Data for this task:
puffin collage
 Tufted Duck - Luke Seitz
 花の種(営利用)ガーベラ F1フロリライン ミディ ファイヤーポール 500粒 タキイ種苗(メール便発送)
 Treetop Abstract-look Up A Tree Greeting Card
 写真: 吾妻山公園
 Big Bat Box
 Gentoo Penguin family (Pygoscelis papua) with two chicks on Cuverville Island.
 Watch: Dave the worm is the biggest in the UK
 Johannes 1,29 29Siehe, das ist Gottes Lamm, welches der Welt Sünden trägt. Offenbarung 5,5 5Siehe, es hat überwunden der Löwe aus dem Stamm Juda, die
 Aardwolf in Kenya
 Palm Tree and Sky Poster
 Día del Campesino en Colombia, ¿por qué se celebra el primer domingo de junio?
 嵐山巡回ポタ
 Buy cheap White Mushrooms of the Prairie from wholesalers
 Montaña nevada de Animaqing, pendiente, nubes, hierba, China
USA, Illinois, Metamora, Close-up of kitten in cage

Task statement:
Scan the material for lines with the word "Tree", and copy each line you find.

Solution to this task:
 Treetop Abstract-look Up A Tree Greeting Card
 Palm Tree and Sky Poster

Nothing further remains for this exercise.